• **Short exercise**: Rewrite these lines with "camera" replaced by "viewer", leaving everything else unchanged. Leave out the pictures.

• **Provided material**:
★ ★ ★ ★ ★ ★ ★

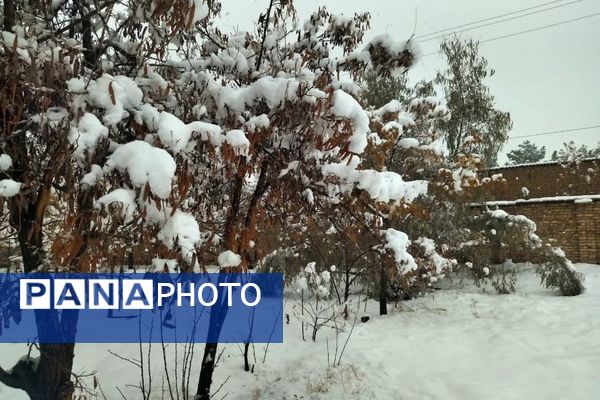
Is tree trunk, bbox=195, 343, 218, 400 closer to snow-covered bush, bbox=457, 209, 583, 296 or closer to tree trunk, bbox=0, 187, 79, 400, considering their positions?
tree trunk, bbox=0, 187, 79, 400

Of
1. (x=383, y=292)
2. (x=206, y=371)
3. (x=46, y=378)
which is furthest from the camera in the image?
(x=383, y=292)

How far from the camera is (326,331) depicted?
6.88 meters

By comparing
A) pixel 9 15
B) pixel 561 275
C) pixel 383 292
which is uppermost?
pixel 9 15

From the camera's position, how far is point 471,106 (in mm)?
14102

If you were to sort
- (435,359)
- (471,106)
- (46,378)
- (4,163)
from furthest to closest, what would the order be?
1. (471,106)
2. (435,359)
3. (46,378)
4. (4,163)

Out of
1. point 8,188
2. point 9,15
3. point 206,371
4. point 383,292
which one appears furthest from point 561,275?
point 9,15

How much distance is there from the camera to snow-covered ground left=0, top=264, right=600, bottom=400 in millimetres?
4242

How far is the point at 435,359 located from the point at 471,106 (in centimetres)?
1095

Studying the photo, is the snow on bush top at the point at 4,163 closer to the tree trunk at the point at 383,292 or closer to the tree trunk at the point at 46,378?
the tree trunk at the point at 46,378

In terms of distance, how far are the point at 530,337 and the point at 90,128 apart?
5.63 meters

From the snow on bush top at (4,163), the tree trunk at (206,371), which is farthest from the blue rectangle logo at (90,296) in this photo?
the snow on bush top at (4,163)

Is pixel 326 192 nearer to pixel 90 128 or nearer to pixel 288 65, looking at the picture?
pixel 288 65

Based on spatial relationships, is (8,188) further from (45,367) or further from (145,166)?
(45,367)

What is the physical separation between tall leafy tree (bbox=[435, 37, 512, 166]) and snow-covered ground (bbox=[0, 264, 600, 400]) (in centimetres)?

★ ★ ★ ★ ★ ★ ★

• **Solution to this problem**:
Is tree trunk, bbox=195, 343, 218, 400 closer to snow-covered bush, bbox=457, 209, 583, 296 or closer to tree trunk, bbox=0, 187, 79, 400, considering their positions?
tree trunk, bbox=0, 187, 79, 400

Of
1. (x=383, y=292)
2. (x=206, y=371)
3. (x=46, y=378)
which is furthest from the viewer in the image?
(x=383, y=292)

How far from the viewer is (326,331) depicted?
6.88 meters

By comparing
A) pixel 9 15
B) pixel 561 275
C) pixel 383 292
which is uppermost?
pixel 9 15

From the viewer's position, how far is point 471,106 (in mm)?
14102

If you were to sort
- (435,359)
- (471,106)
- (46,378)
- (4,163)
from furthest to closest, what would the order be?
1. (471,106)
2. (435,359)
3. (46,378)
4. (4,163)

Out of
1. point 8,188
2. point 9,15
3. point 206,371
4. point 383,292
which one appears furthest from point 561,275?
point 9,15

How much distance is there from the viewer to snow-covered ground left=0, top=264, right=600, bottom=400 in millimetres?
4242

How far is the point at 435,359 located from the point at 471,106 (in centimetres)?
1095

Studying the photo, is the snow on bush top at the point at 4,163 closer to the tree trunk at the point at 383,292 or closer to the tree trunk at the point at 46,378?
the tree trunk at the point at 46,378

In terms of distance, how far are the point at 530,337 and the point at 90,128 apart?
5.63 meters

From the snow on bush top at (4,163), the tree trunk at (206,371), which is farthest from the blue rectangle logo at (90,296) in this photo?
the snow on bush top at (4,163)

Is pixel 326 192 nearer to pixel 90 128 or nearer to pixel 288 65, looking at the picture?
pixel 288 65

Based on spatial relationships, is (8,188) further from (45,367) or further from (145,166)?
(45,367)

What is the physical separation between tall leafy tree (bbox=[435, 37, 512, 166]) and snow-covered ground (bbox=[0, 264, 600, 400]) (in centimetres)?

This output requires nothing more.